Just went through hurricane damage and associated flooding. Fsa office does have programs to replace fencing From flooding if not in a declared flood prone area.

I had to remove debris and replace about 5 miles of fencing but none of it got covered.


----------



## Palmettokat (Jul 10, 2017)

BWFarms, had proper the road sign, "Dead End" is.

Sorry to see the flooding. Just learned late today not to the extent you are seeing but we could be seeing biggest flooding our county has ever seen as the massive rains in NC drain here.

Storm surge has been proven to be dangerous and destructive but the flooding from the rain can be.

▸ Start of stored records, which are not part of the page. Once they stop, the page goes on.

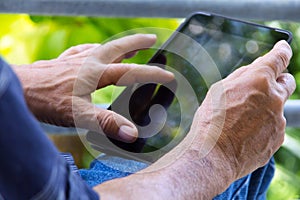 man with tablet pc in park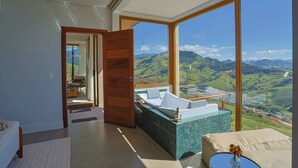 A modern hotel room with a large window offering a mountain view, a wooden door leading to a balcony, and a marble counter. - Viso Villas Pousada Boutique (Sapucaí-Mirim)
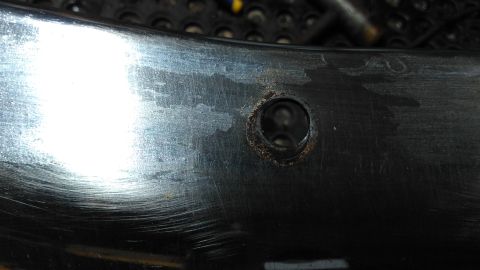 1996 Ford Bronco - Chrome bumper section with a hole, likely for a mounting bolt or bracket.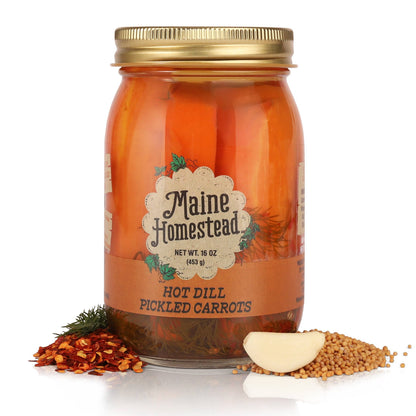 Jar of Maine Homestead hot dill pickled carrots with ingredients on a white background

I covet your prayers not only for our area but so much of North Carolina.


----------



## BWfarms (Aug 3, 2015)

I would call myself the fortunate one as I'm towards the beginning of the Cape Fear Basin. Just a few miles south of me there's a lot of trouble with 421 and 87 into Bragg. The worst is yet southeasterly of that and I hate that the water that has receded here is heading that way.

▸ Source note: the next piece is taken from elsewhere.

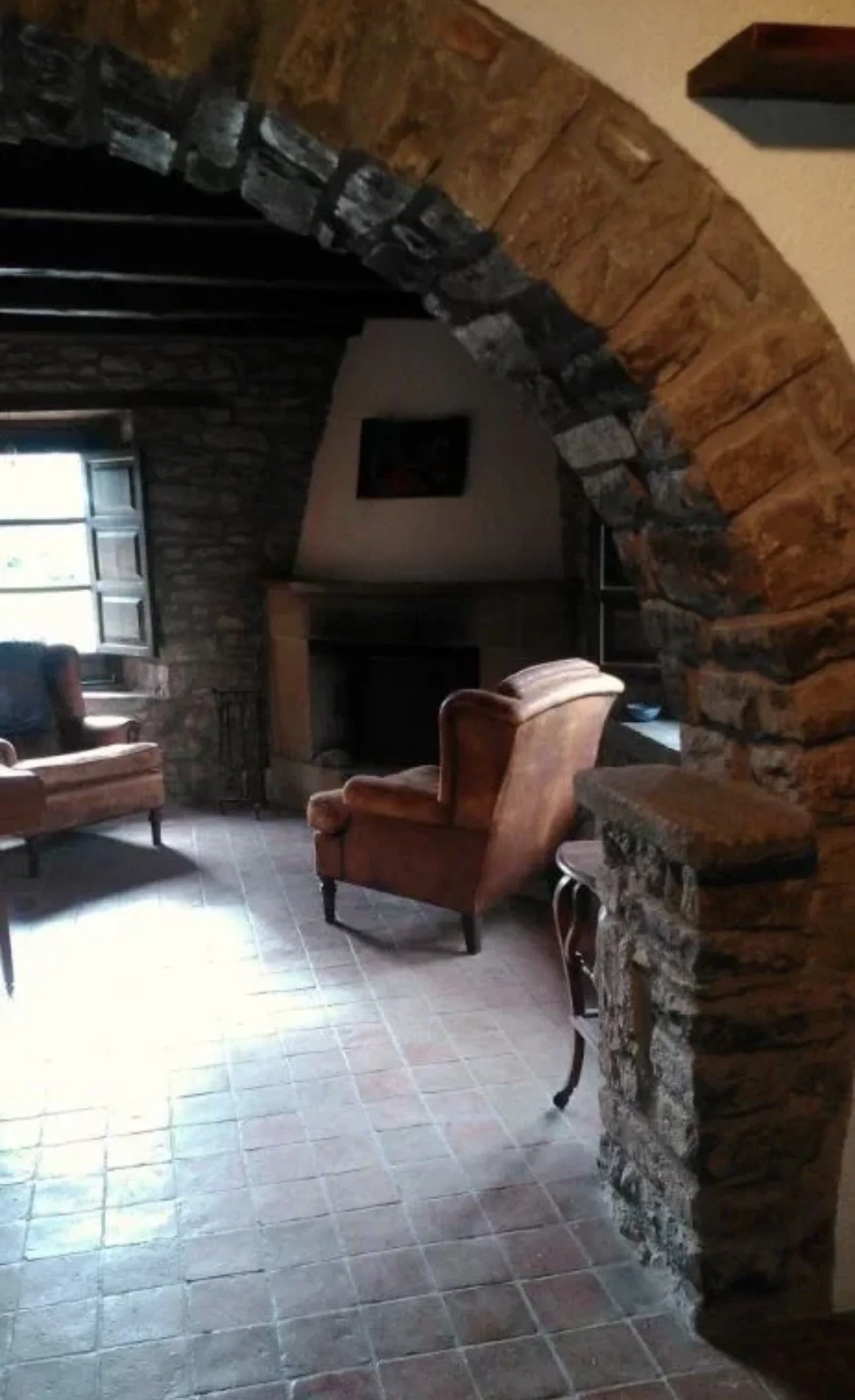 Interiores de una sala con paredes de piedra, sillones de cuero y una chimenea de piedra, con una ventana y cuadros en la pared, iluminación cálida.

The prayers need to be directed to them, they are losing a lot. There is a $60 plate fundraiser for farm workers and their families being put on by an outfit that pulled together a bunch of chefs and breweries in the RDU area. Even in light of feel good movements, there's a bunch of bad deeds going on. Some of the indundated homes are being looted.


----------



## somedevildawg (Jun 20, 2011)

That's a shame isn't it.....it's always the case, some places more than others, but always there.....sorry POS's


----------